*Aim of the exercise*:
In the copy of these records, include no pictures and change nothing else.

Saved data entries:
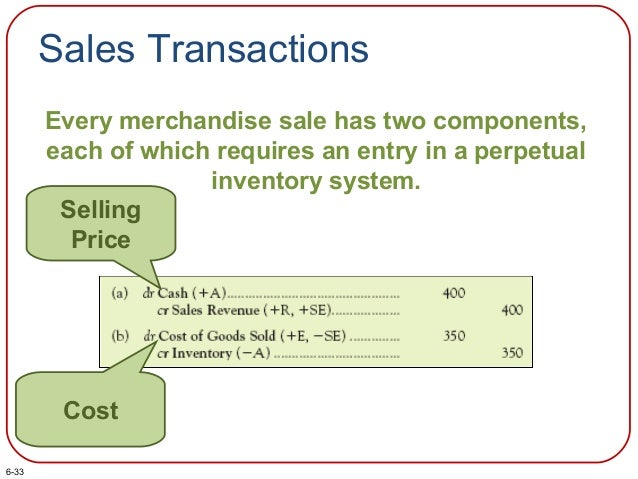 Sales Transactions Every merchandise sale has two components, each of which requires an entry in a perpetual inventory sys...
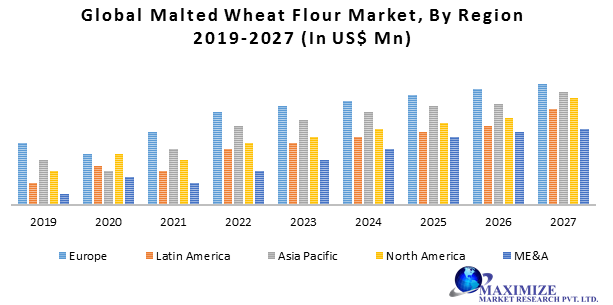 Global Malted Wheat Flour Market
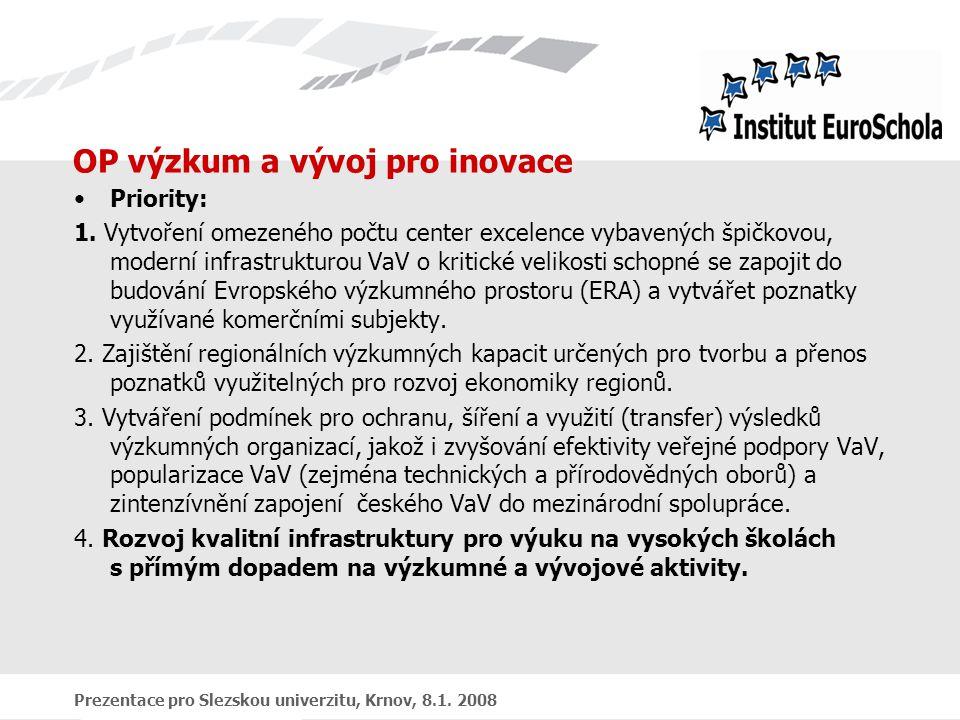 Prezentace pro Slezskou univerzitu, Krnov, 8.1. 2008 OP výzkum a vývoj pro inovace Priority: 1.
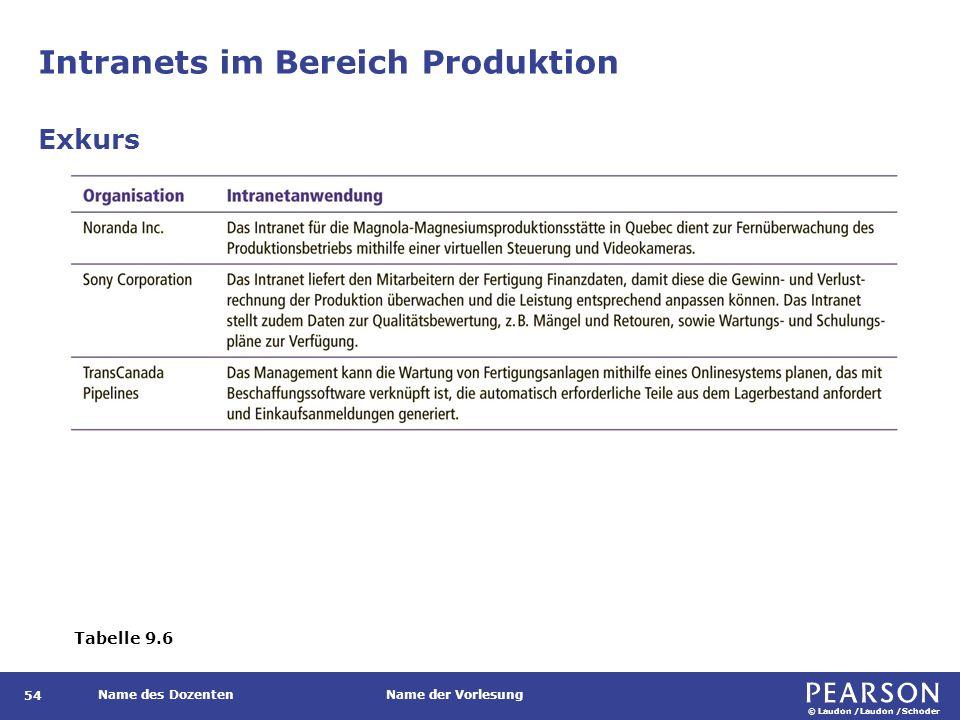 © Laudon /Laudon /Schoder Name des DozentenName der Vorlesung Intranets im Bereich Produktion 54 Exkurs Tabelle 9.6
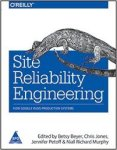 SITE RELIABILITY ENG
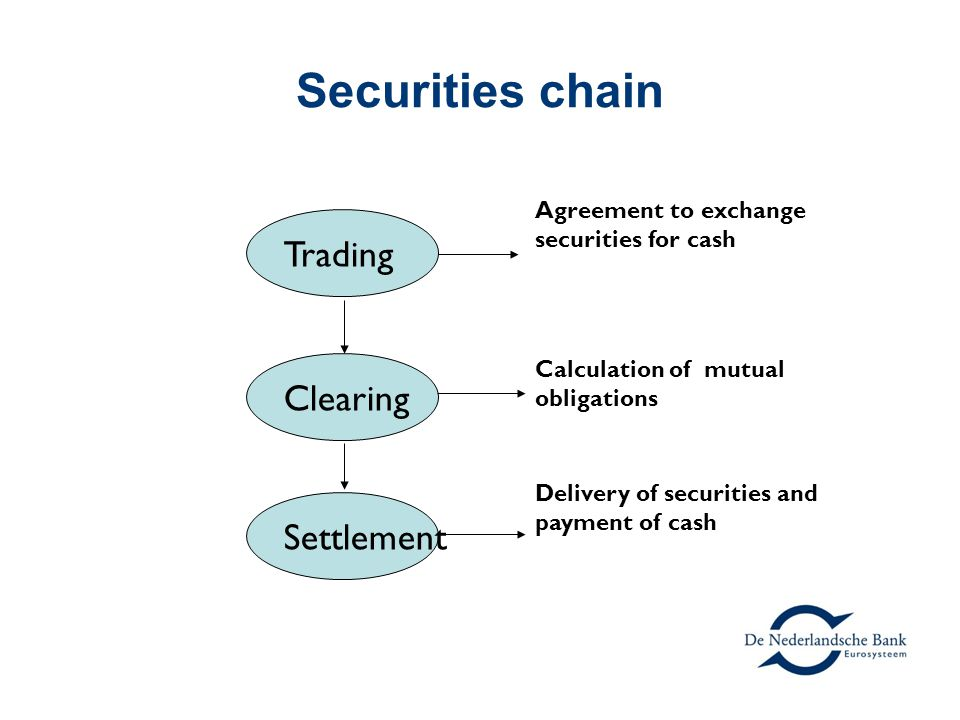 Securities chain Trading Clearing Settlement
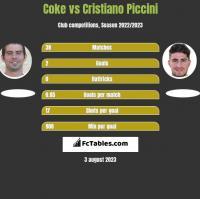 Coke vs Cristiano Piccini h2h player stats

*Result of the task*:
 Sales Transactions Every merchandise sale has two components, each of which requires an entry in a perpetual inventory sys...
 Global Malted Wheat Flour Market
 Prezentace pro Slezskou univerzitu, Krnov, 8.1. 2008 OP výzkum a vývoj pro inovace Priority: 1.
 © Laudon /Laudon /Schoder Name des DozentenName der Vorlesung Intranets im Bereich Produktion 54 Exkurs Tabelle 9.6
 SITE RELIABILITY ENG
 Securities chain Trading Clearing Settlement
 Coke vs Cristiano Piccini h2h player stats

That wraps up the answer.